Case popolari troppo grandi, anziani trasferiti

Liberate le abitazioni per le famiglie

di SIMONE MASCIA

21/01/2014 - 10:09

 Case popolari troppo grandi, anziani trasferiti

RIMINI. Case popolari troppo grandi, anziani trasferiti per fare posto alle famiglie. Il Comune ha usato armi nuove tanto da riuscire a chiudere degli accordi che tre anni fa avevano sollevato una rivolta da parte degli inquilini over 70 coinvolti.

Nel mirino dell’amministrazione erano infatti finite nel 2010 oltre cento persone che avrebbero dovuto traslocare in abitazioni di dimensioni più ridotte. Il motivo, aveva spiegato l’allora assessore Anna Maria Fiori, era la carenza di case abbastanza grandi da dare a nuclei familiari. Gli appartamenti da 100 metri quadri necessari erano infatti tutti occupati dagli “storici” inquilini ormai divenuti soli. Nulla è cambiato, anche perché i residenti si erano opposti sollevando una polemica che aveva fatto desistere il Comune. Ora però le armi messe in campo hanno portato a raggiungere l’obiettivo.

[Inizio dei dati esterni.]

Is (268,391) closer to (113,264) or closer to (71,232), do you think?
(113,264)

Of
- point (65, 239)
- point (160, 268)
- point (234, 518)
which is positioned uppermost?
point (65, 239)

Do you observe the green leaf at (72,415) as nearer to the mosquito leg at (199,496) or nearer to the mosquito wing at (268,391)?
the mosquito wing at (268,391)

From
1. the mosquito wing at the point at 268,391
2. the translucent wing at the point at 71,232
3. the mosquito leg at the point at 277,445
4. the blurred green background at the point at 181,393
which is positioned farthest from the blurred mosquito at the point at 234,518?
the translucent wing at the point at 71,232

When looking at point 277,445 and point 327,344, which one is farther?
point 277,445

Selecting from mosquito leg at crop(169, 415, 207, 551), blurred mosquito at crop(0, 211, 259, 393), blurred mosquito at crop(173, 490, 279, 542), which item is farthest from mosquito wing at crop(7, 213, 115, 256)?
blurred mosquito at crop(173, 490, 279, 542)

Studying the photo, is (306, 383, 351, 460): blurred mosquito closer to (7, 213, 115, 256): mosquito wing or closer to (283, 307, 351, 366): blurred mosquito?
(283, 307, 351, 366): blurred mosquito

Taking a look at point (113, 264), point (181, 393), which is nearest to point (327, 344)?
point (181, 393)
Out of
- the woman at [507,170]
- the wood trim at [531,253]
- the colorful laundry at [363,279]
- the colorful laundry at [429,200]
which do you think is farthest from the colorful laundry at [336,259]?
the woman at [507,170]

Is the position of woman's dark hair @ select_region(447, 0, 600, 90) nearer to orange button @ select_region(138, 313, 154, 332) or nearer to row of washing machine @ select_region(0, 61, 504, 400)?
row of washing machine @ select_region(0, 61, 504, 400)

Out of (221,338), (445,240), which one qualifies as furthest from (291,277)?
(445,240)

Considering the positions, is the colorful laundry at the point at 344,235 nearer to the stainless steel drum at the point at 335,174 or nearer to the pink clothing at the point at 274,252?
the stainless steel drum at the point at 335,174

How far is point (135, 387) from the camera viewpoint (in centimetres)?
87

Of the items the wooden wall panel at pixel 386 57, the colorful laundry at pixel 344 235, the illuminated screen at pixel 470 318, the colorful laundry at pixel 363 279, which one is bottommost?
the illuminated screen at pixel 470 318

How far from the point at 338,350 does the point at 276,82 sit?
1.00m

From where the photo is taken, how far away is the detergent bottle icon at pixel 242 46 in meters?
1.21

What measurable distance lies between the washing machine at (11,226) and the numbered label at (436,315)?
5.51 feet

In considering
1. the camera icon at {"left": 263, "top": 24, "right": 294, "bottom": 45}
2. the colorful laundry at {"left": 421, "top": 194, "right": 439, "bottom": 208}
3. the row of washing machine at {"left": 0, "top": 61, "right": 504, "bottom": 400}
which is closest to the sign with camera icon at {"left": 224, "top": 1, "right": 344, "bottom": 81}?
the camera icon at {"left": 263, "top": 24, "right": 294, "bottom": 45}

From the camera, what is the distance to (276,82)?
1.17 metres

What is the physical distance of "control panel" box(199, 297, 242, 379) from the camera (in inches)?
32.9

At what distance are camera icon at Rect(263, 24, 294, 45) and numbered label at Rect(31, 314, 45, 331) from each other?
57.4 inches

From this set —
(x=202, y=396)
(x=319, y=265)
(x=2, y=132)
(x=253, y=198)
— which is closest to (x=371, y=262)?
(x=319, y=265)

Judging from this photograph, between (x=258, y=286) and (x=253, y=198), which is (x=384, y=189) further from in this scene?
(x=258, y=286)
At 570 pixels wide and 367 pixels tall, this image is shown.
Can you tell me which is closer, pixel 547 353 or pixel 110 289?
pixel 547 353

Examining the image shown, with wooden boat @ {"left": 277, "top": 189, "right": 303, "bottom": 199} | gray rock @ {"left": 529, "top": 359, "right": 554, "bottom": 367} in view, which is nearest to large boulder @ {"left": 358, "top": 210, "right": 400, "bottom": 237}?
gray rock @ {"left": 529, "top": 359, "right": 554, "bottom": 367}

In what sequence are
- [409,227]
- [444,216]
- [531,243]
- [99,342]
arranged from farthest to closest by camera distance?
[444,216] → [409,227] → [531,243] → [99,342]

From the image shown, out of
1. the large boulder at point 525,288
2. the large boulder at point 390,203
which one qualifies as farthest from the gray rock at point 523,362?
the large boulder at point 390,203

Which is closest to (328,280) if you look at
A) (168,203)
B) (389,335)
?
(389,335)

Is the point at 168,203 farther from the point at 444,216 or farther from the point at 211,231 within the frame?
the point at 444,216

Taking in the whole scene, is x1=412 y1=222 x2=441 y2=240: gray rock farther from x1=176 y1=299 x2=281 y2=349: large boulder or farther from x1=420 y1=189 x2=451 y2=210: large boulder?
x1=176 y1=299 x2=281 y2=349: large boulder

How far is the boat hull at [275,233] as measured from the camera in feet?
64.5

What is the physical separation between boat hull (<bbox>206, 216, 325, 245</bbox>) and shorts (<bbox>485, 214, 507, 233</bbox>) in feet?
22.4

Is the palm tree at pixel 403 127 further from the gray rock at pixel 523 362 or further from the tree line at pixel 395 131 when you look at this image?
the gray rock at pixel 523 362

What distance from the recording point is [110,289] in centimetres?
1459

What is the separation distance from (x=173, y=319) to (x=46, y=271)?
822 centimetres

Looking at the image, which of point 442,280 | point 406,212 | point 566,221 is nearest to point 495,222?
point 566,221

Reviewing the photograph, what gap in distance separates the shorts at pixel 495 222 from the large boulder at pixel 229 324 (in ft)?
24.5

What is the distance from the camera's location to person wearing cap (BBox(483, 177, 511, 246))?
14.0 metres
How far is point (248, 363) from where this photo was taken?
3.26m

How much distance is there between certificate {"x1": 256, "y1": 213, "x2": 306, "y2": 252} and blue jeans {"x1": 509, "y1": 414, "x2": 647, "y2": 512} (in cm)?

«Siamo riusciti a convincere le prime quattro persone e dovremmo arrivare a quota dieci ogni anno», spiega l’assessore alle Politiche abitative Gloria Lisi, sottolineando che il cambio di inquilini delle 1.100 abitazioni popolari è di circa 40 (3,5%) ogni dodici mesi. «Riuscire a liberarne un’altra decina per le famiglie in lista da tanto tempo è un passo avanti importante», chiariscono ancora dall’amministrazione, che non sta trovando certo la strada spianata: «C’è stata anche una signora che si è opposta e ha offerto quasi 100mila euro per comprare la casa, lasciandoci un po’ stupiti». Ma nel nuovo regolamento sugli alloggi di Edilizia residenziale pubblica dal Comune hanno inserito un paio di modifiche fondamentali a dare la svolta e appianare le divergenze. «Abbiamo specificato - spiega la Lisi - che l’anziano inquilino deve andare in un’altra abitazione nel raggio di massimo 500 metri da quella vecchia».

Insomma, una rassicurazione importante: nessun invio dall’altra parte della città, da Torre Pedrera a Miramare, come era accaduto tempo fa, facendo insorgere chi era finito nella lista degli “sfratti”: «Così ci uccidete», era stata la contestazione. Ora con la promessa di farli restare vicini si stanno ottenendo i primi risultati.

Non solo. Già perché nel regolamento è stata inserita un’altra “arma”: «Chi non accetta senza dare una motivazione plausibile ha il canone elevato al massimo importo: 516 euro». Un bell’aumento, considerato che il canone medio per gli alloggi popolari si attesta sui 120 euro.